Peter Ane Schat (5 June 1935 – 3 February 2003) was a Dutch composer.

==Biography==
Schat was born on 5 June 1935 in Utrecht. He studied composition with Kees van Baaren (1952–1958) at the Utrecht Conservatoire and Royal Conservatory of The Hague. Then he studied with Mátyás Seiber (1959 London) and with Pierre Boulez (1960–1961 Basel). His 1954 Passacaglia and Fugue for organ was a notable early student work. Under van Baaren and Seiber, he combined traditional forms with dodecaphony in his 1954 Introductie en adagio in oude stijl and 1957 Septet. He won the 1957 Gaudeamus International Composers Award. Boulez led him to a more radical, strict form of serialism. Schat was regarded as one of the outstanding representatives of the avant garde in the Netherlands.

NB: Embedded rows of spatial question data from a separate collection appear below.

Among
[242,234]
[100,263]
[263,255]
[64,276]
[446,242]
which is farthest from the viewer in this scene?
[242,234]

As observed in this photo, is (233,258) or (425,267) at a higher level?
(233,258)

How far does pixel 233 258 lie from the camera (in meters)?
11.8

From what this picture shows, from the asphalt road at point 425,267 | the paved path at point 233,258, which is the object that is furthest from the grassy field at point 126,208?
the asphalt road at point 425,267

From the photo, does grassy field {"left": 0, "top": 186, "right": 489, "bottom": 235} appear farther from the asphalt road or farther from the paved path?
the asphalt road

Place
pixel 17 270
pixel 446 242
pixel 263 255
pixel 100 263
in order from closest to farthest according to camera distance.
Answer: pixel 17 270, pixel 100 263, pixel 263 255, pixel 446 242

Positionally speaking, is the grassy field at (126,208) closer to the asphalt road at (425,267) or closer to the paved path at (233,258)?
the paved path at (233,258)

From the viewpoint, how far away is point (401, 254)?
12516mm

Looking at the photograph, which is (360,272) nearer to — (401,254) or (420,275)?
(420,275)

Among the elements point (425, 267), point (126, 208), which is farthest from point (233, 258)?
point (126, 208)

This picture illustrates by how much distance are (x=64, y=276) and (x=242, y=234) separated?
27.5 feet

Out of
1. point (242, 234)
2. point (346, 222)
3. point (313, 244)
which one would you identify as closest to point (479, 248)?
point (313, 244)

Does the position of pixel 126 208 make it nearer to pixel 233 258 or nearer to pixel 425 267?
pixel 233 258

In the late sixties Schat became associated with the Provo movement; their publications were printed in his cellar. He was involved in the notorious 1969 "notenkrakersactie" (Nutcracker Action) in which a group of activists interrupted a concert by the Concertgebouw Orchestra, demanding an open discussion of music policy. That same year, Schat contributed, together with the composers Reinbert de Leeuw, Louis Andriessen, Jan van Vlijmen, and Misha Mengelberg, and the writers Harry Mulisch and Hugo Claus, to Reconstructie, a sort of opera, or "morality" theatre work, about the conflict between American imperialism and liberation.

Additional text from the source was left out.